> What the exercise asks
Write out all entries word for word.

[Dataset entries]
◆ ◆ ◆ ◆ ◆

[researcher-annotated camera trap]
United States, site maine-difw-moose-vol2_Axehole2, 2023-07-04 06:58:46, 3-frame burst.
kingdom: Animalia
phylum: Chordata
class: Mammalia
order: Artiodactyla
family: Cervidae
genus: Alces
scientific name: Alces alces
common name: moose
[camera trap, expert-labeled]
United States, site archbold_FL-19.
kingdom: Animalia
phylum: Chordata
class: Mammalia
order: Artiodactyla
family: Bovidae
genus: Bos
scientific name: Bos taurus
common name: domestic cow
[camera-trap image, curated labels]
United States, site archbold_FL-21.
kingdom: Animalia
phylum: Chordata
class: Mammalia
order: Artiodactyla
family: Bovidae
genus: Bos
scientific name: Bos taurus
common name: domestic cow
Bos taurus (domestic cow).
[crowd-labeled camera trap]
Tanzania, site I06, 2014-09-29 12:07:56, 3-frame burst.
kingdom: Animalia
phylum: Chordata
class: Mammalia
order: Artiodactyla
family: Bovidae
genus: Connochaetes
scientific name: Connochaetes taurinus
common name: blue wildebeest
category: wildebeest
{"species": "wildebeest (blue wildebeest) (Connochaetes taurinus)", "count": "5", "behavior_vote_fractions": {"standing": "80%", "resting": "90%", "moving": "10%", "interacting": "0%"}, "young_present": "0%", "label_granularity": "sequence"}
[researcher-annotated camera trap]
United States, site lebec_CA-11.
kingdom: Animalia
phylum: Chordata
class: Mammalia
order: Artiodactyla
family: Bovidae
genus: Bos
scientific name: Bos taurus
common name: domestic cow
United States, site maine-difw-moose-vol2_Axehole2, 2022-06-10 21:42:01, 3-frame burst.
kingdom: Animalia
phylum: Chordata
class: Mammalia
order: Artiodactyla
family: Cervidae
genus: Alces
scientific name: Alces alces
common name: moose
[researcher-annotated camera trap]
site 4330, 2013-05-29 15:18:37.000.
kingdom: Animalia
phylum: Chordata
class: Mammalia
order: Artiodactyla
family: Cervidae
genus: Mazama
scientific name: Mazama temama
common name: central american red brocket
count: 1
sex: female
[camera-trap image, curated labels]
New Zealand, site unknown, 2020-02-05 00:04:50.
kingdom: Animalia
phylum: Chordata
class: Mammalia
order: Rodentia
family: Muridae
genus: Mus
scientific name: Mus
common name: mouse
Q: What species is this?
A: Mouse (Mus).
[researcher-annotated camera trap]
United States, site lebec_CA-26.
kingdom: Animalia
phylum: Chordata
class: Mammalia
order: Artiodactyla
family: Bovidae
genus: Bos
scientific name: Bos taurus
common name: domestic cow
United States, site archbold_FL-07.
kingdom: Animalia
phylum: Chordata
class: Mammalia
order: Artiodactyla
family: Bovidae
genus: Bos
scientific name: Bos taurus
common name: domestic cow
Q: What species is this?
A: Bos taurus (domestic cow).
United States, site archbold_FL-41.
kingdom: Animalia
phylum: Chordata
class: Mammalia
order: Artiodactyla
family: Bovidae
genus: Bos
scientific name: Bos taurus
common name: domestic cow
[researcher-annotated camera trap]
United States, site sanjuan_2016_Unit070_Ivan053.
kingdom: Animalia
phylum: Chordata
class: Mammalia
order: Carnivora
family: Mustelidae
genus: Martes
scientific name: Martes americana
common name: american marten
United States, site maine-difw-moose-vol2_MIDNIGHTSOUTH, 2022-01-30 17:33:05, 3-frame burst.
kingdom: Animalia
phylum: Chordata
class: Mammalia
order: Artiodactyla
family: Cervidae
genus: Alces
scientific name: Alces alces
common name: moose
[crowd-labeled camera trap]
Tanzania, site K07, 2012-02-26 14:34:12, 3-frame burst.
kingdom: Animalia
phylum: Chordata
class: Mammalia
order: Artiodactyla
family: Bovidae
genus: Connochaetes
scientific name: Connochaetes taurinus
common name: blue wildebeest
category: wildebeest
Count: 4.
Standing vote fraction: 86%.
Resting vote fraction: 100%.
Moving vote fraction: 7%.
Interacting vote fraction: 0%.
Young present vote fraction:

◆ ◆ ◆ ◆ ◆

> Expected output
[researcher-annotated camera trap]
United States, site maine-difw-moose-vol2_Axehole2, 2023-07-04 06:58:46, 3-frame burst.
kingdom: Animalia
phylum: Chordata
class: Mammalia
order: Artiodactyla
family: Cervidae
genus: Alces
scientific name: Alces alces
common name: moose
[camera trap, expert-labeled]
United States, site archbold_FL-19.
kingdom: Animalia
phylum: Chordata
class: Mammalia
order: Artiodactyla
family: Bovidae
genus: Bos
scientific name: Bos taurus
common name: domestic cow
[camera-trap image, curated labels]
United States, site archbold_FL-21.
kingdom: Animalia
phylum: Chordata
class: Mammalia
order: Artiodactyla
family: Bovidae
genus: Bos
scientific name: Bos taurus
common name: domestic cow
Bos taurus (domestic cow).
[crowd-labeled camera trap]
Tanzania, site I06, 2014-09-29 12:07:56, 3-frame burst.
kingdom: Animalia
phylum: Chordata
class: Mammalia
order: Artiodactyla
family: Bovidae
genus: Connochaetes
scientific name: Connochaetes taurinus
common name: blue wildebeest
category: wildebeest
{"species": "wildebeest (blue wildebeest) (Connochaetes taurinus)", "count": "5", "behavior_vote_fractions": {"standing": "80%", "resting": "90%", "moving": "10%", "interacting": "0%"}, "young_present": "0%", "label_granularity": "sequence"}
[researcher-annotated camera trap]
United States, site lebec_CA-11.
kingdom: Animalia
phylum: Chordata
class: Mammalia
order: Artiodactyla
family: Bovidae
genus: Bos
scientific name: Bos taurus
common name: domestic cow
United States, site maine-difw-moose-vol2_Axehole2, 2022-06-10 21:42:01, 3-frame burst.
kingdom: Animalia
phylum: Chordata
class: Mammalia
order: Artiodactyla
family: Cervidae
genus: Alces
scientific name: Alces alces
common name: moose
[researcher-annotated camera trap]
site 4330, 2013-05-29 15:18:37.000.
kingdom: Animalia
phylum: Chordata
class: Mammalia
order: Artiodactyla
family: Cervidae
genus: Mazama
scientific name: Mazama temama
common name: central american red brocket
count: 1
sex: female
[camera-trap image, curated labels]
New Zealand, site unknown, 2020-02-05 00:04:50.
kingdom: Animalia
phylum: Chordata
class: Mammalia
order: Rodentia
family: Muridae
genus: Mus
scientific name: Mus
common name: mouse
Q: What species is this?
A: Mouse (Mus).
[researcher-annotated camera trap]
United States, site lebec_CA-26.
kingdom: Animalia
phylum: Chordata
class: Mammalia
order: Artiodactyla
family: Bovidae
genus: Bos
scientific name: Bos taurus
common name: domestic cow
United States, site archbold_FL-07.
kingdom: Animalia
phylum: Chordata
class: Mammalia
order: Artiodactyla
family: Bovidae
genus: Bos
scientific name: Bos taurus
common name: domestic cow
Q: What species is this?
A: Bos taurus (domestic cow).
United States, site archbold_FL-41.
kingdom: Animalia
phylum: Chordata
class: Mammalia
order: Artiodactyla
family: Bovidae
genus: Bos
scientific name: Bos taurus
common name: domestic cow
[researcher-annotated camera trap]
United States, site sanjuan_2016_Unit070_Ivan053.
kingdom: Animalia
phylum: Chordata
class: Mammalia
order: Carnivora
family: Mustelidae
genus: Martes
scientific name: Martes americana
common name: american marten
United States, site maine-difw-moose-vol2_MIDNIGHTSOUTH, 2022-01-30 17:33:05, 3-frame burst.
kingdom: Animalia
phylum: Chordata
class: Mammalia
order: Artiodactyla
family: Cervidae
genus: Alces
scientific name: Alces alces
common name: moose
[crowd-labeled camera trap]
Tanzania, site K07, 2012-02-26 14:34:12, 3-frame burst.
kingdom: Animalia
phylum: Chordata
class: Mammalia
order: Artiodactyla
family: Bovidae
genus: Connochaetes
scientific name: Connochaetes taurinus
common name: blue wildebeest
category: wildebeest
Count: 4.
Standing vote fraction: 86%.
Resting vote fraction: 100%.
Moving vote fraction: 7%.
Interacting vote fraction: 0%.
Young present vote fraction:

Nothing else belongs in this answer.